If Minard keeps this up, the Penguins might have to consider giving him a trial run not on a fourth line but on the left wing with Sidney Crosby or Evgeni Malkin. It's not like anyone currently on the NHL roster has taken that ball and run with it.
Baby Pens coach Dan Bylsma doesn't think it's a ridiculous notion.
"He has a National Hockey League talent for shooting and getting open and scoring goals," he said.
Ace in the hole
Minard has played with an elite center before. During the NHL lockout in 2004-05, New York Rangers center Scott Gomez returned to his home state to play for the ECHL's Alaska Aces. Minard scored 49 goals in 69 games on Gomez's wing.
"I have to thank him for what he taught me that year," Minard said. "He made me a lot better than what I was."
The Case against Minard
Minard has good size and his skating is decent, but it remains to be seen whether he can get his shot off against bigger, stronger, faster NHL defensemen. Plus, he's 26 and lacks NHL pedigree. He went undrafted and worked his way up through the lower minor leagues.
"Everyone has their challenges," Bylsma said. "Chris' challenge is to break into that spot coming out of nowhere."
No Penguins prospect needed a bounceback year more than winger Jonathan Filewich. He's not getting it so far. Filewich is a minus-6 through five games and his lone point came when he scored on a 5-on-3 power play with eight tenths of a second left in an 8-4 blowout loss to Hershey in the season opener.

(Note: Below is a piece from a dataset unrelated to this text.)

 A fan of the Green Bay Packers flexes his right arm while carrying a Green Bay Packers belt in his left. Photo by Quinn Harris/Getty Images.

Veteran center Dave Gove was named the 14th captain in Baby Pens history after a vote of his teammates last week. Gove, 30, is the team's oldest player. He has two career NHL games with Carolina on his resume and skated on the Hurricanes' taxi squad when they won the Stanley Cup in 2006. Wingers Ryan Stone and Connor James are the alternate captains. Defenseman Deryk Engelland will fill in if any of the other three are injured or called up.
Here's a list of the European-born players who have made the greatest impact on the Penguins, as ranked by Rob Rossi:
1. Jaromir Jagr, right winger -- Five scoring titles, two Stanley Cup titles, an MVP and an all-time mullet. Special props to his babysitter, Jiri Hrdina.

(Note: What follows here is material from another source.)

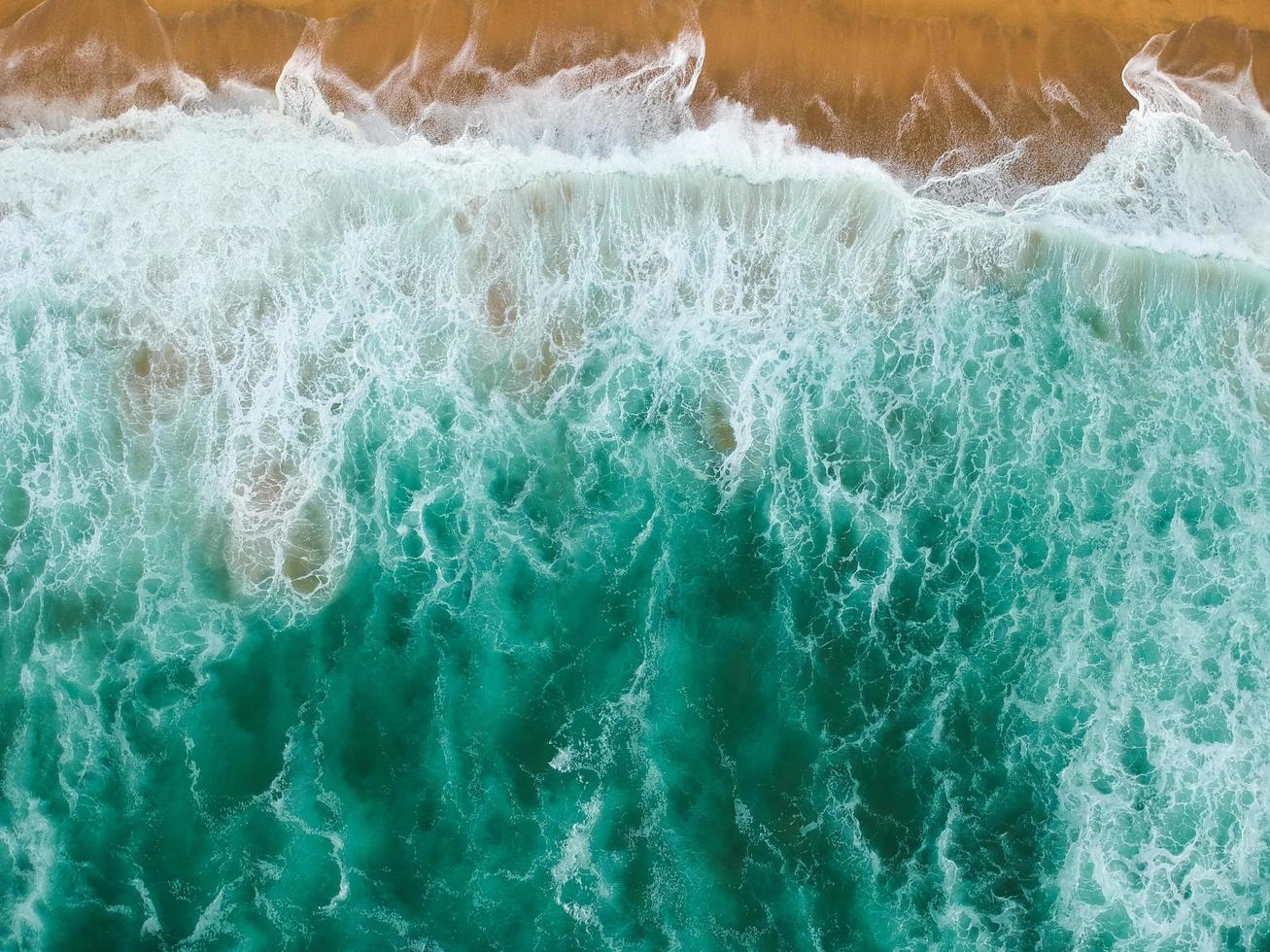 Waves crash shore photo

2. Ulf Samuelsson, defenseman -- Helped pave road to the Penguins' first Stanely Cup run that went through Boston and winger Cam Neely.
3. Anders Hakansson, left winger -- An Eddie Johnston special: Hakansson goes to Los Angeles in September 1983 for the rights to Kevin Stevens.
4. Darius Kasparaitis, defenseman -- Huge hits and a Game 7 overtime winner in 2001 East semifinals made up for his role in helping the Islanders upset the record-setting Pens in 1993.
5. Marian Hossa, right winger -- Made such an impact over three months in Pittsburgh that fans may talk of his stunning departure for the next three years.
Where they at?
The Trib is keeping tabs on former Penguins:
This week: Right winger Jaromir Jagr
Currently: Omsk Avangard (Continental Hockey League); 12 goals, 13 assists, 25 points in 18 games through Thursday
Pittsburgh past: 1990-2001; 439 goals, 640 assists, 1,079 points in 806 regular-season games
Notable: Five-time scoring champion (1994-95, 1997-98 to 2000-01), MVP (1998-99), team captain (1998-2001).
Jagr's point production over the years:
What's on deck
The week ahead for the Penguins:
Penguins at Sharks
TV: FSN Pittsburgh (HD)
Penguins at Coyotes
TV: FSN Pittsburgh (HD)
Penguins at Blues
TV: FSN Pittsburgh (HD)
NHL GAME OF THE WEEK:
Thursday · 10:30 p.m.
Red Wings at Sharks
· Is this an early Western Conference final preview• The Sharks want what the Red Wings own, the Stanley Cup.